On the Onset of a Steady State in Body-Centered Cubic Iron during Severe Plastic Deformation at Low Homologous Temperatures

Abstract

Armco Iron was severely deformed by means of a high-performance, high-pressure torsion (HPT) tool at a hydrostatic pressure of 5.4 GPa at low homologous temperatures, T _m , between 0.08 and 0.40 T _m . The flow stress was estimated from the measured torque during severe plastic deformation (SPD). At all investigated deformation conditions, a saturation in the flow stress at large strains without any decline was obtained. It is shown that this occurrence of a “steady state” at low homologous temperatures is significantly influenced by the deformation parameters, whereby an increase in deformation temperature or a decrease in strain rate results in a decrease in onset strain and an increase in flow stress in both the steady state and the size and aspect ratio of the structural elements. The Zener–Hollomon parameter is used to analyze the mechanical and microstructural properties as a function of the processing parameters; this shows that the investigated range of deformation conditions is divided into two regimes. For comparable high-deformation temperatures, the occurrence of a steady state is ascribed to a process similar to geometric dynamic recrystallization (DRX). Possible reasons for the occurrence of a different behavior in the low homologous temperature regime are discussed; the size of the crystallites formed during straining by the subdivision of the initial grains is considered to play an important role.

Appendix

Measurement of flow stress during HPT

For a conventional torsion test, the shear flow stress τ(γ) is generally integrated over the cross sections to equilibrate with the applied torque,[53–55] Γ _t (γ):

$$ \Gamma _{t} {\left( \gamma \right)} = 2\pi {\int_0^a {r^{2} } }\tau {\left( \gamma \right)}dr $$

(A1)

where a is the radius at the circumference of the sample. The extraction of the flow stress from Eq. [A1] can be made at the circumference of the sample.[53,56] If only the saturation is of further interest rather than the detailed hardening behavior of the material, as is the case in the present study, then the saturation shear flow stress τ _s is given as

$$ \tau _{s} = \frac{3} {{2\pi a^{3} }}\Gamma _{{t,s}} $$

(A2)

where Γ _t,s is the measured saturation torque.

### PROBLEM 1
In the text on deforming iron, list each abbreviation that is introduced in parentheses, along with the words it stands for there.
### PROBLEM 2
Reproduce word for word the passage of the text on deforming iron from "where a is the" up to and including "measured saturation torque.".

### DATA LISTING
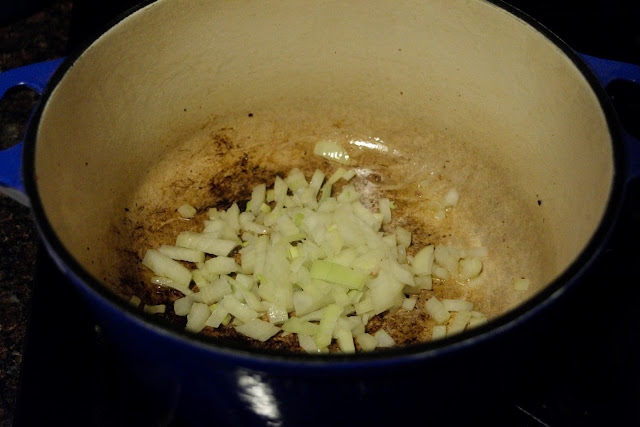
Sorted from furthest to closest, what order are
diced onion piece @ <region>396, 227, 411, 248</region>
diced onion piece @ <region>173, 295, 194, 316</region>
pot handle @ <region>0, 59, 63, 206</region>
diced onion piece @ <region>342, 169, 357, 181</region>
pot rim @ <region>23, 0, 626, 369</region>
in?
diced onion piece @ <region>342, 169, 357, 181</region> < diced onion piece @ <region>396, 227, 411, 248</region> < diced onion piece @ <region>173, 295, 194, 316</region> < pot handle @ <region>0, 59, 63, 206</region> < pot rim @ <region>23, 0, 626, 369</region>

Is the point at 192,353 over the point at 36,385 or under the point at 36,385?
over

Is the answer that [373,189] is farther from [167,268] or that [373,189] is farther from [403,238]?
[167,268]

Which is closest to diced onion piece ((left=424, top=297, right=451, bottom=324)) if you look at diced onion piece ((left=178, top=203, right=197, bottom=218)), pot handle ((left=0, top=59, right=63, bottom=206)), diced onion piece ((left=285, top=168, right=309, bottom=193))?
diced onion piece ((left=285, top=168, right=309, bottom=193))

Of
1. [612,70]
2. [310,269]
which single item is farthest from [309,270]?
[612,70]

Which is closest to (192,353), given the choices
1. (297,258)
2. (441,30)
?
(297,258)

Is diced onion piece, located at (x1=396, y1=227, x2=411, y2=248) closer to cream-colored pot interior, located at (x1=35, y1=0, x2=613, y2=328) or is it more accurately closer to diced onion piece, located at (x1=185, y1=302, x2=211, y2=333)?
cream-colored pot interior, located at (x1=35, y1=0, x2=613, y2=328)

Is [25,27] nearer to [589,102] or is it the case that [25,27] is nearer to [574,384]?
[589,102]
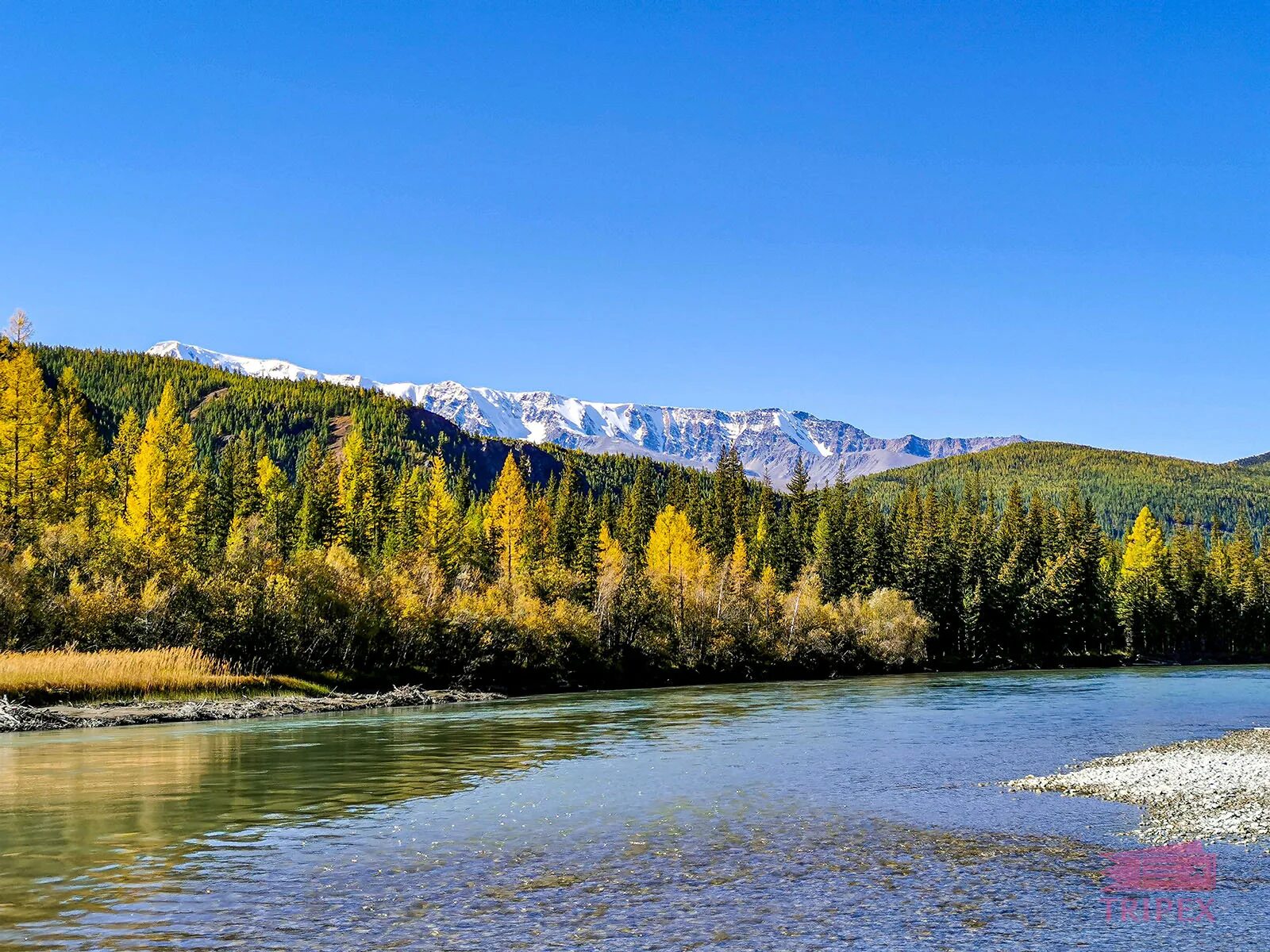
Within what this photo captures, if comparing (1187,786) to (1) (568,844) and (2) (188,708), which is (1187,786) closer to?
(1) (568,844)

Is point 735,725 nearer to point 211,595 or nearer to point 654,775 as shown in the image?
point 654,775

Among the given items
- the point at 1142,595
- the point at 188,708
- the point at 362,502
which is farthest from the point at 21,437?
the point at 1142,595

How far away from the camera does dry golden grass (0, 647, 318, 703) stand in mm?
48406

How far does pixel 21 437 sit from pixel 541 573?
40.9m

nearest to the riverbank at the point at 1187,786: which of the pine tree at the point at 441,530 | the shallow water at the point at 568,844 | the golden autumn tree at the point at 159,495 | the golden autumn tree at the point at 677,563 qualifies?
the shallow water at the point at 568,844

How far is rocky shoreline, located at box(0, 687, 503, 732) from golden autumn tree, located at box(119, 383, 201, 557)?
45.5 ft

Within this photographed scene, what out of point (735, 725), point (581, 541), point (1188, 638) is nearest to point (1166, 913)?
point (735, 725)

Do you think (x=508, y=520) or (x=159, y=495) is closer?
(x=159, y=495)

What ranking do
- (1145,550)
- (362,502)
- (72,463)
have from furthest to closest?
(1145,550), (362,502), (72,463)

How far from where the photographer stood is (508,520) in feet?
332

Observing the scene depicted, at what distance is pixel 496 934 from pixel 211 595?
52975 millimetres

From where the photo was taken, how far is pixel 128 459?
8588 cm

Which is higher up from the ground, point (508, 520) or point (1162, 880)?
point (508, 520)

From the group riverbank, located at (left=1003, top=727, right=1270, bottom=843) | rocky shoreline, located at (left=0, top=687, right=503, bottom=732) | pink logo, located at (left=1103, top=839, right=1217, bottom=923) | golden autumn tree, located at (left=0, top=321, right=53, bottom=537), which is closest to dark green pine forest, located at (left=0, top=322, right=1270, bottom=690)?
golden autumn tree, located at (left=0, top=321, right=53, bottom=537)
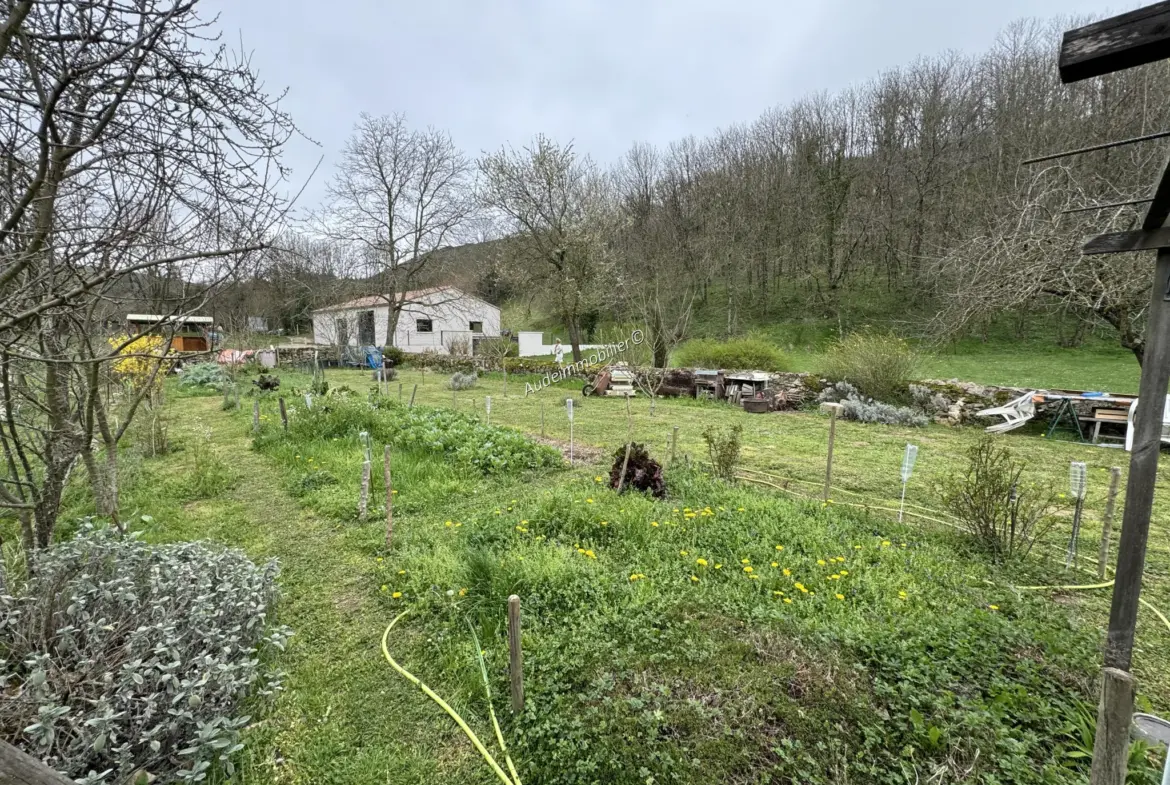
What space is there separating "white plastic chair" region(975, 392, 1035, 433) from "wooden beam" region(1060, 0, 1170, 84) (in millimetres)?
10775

...

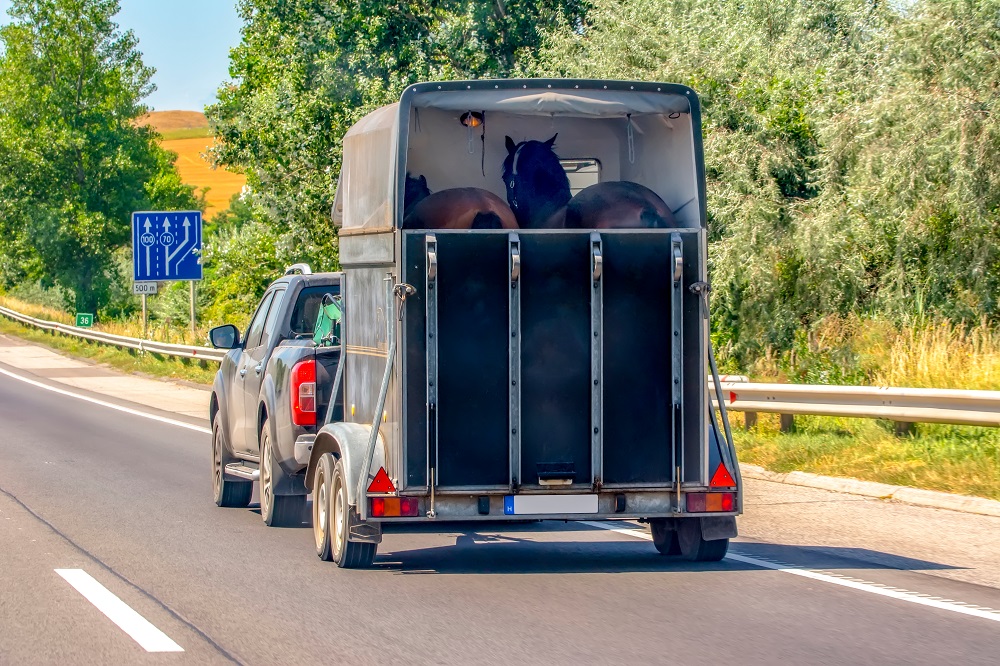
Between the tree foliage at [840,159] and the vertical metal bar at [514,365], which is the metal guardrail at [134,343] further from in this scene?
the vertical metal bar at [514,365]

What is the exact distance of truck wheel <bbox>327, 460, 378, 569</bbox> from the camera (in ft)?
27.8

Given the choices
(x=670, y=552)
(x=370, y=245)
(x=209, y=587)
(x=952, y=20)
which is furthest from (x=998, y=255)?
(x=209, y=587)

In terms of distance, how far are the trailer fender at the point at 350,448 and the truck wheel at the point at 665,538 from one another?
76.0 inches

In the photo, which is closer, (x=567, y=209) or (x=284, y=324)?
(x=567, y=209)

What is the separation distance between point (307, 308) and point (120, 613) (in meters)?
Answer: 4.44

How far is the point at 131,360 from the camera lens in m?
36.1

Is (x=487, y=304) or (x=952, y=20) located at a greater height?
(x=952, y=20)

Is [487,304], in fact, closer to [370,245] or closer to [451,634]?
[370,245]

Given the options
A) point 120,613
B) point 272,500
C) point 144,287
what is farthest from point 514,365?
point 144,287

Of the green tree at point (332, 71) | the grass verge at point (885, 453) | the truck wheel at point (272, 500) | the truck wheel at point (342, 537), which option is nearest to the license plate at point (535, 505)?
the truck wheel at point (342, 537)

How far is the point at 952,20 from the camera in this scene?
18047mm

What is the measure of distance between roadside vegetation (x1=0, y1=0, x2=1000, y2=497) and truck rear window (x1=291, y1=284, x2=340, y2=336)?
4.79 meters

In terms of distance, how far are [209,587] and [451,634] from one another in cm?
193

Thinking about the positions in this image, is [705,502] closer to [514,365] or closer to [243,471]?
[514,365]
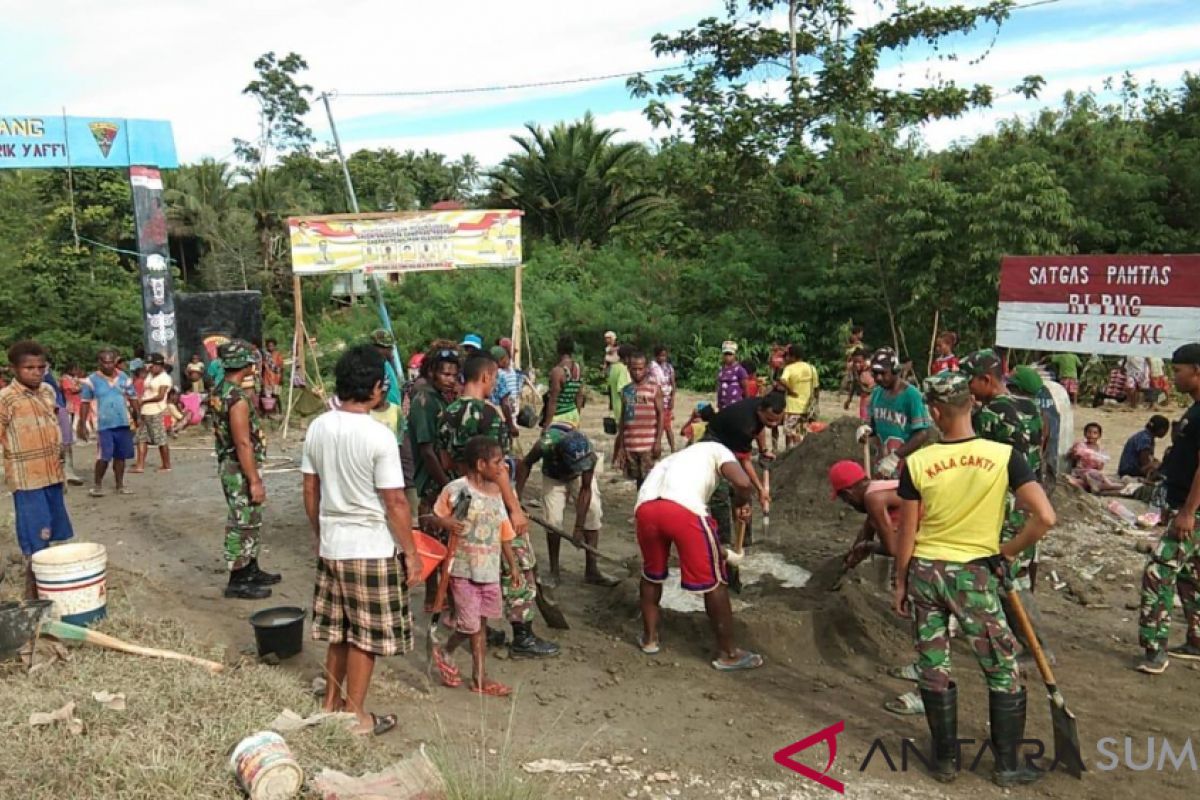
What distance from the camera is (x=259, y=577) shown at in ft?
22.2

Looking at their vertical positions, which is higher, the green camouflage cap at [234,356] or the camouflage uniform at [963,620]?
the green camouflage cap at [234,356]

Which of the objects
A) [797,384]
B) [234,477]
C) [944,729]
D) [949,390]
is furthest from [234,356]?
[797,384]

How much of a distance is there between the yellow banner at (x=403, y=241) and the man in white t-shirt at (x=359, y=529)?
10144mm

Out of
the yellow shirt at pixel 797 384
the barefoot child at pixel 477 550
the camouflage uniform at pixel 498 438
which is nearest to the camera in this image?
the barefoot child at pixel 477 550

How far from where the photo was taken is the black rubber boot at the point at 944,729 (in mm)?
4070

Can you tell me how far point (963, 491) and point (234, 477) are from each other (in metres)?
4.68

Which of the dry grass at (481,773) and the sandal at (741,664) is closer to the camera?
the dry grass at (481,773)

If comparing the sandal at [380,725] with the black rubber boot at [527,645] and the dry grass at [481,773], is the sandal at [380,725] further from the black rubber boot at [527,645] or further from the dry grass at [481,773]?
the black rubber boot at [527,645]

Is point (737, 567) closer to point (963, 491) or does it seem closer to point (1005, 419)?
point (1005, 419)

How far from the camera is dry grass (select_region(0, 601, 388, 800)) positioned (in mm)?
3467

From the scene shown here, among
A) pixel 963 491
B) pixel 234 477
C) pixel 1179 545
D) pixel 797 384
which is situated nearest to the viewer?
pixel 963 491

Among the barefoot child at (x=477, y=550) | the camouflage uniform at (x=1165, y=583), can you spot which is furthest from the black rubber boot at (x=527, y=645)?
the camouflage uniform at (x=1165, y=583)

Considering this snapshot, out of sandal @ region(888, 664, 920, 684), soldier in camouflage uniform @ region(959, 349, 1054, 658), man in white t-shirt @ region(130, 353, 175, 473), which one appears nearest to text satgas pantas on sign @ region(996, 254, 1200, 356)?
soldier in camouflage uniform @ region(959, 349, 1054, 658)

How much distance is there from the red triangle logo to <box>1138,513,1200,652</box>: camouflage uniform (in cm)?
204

### CORRECT ANSWER 1
- HPT: high-pressure torsion
- SPD: severe plastic deformation
- DRX: geometric dynamic recrystallization

### CORRECT ANSWER 2
where a is the radius at the circumference of the sample. The extraction of the flow stress from Eq. [A1] can be made at the circumference of the sample.[53,56] If only the saturation is of further interest rather than the detailed hardening behavior of the material, as is the case in the present study, then the saturation shear flow stress τ _s is given as

$$ \tau _{s} = \frac{3} {{2\pi a^{3} }}\Gamma _{{t,s}} $$

(A2)

where Γ _t,s is the measured saturation torque.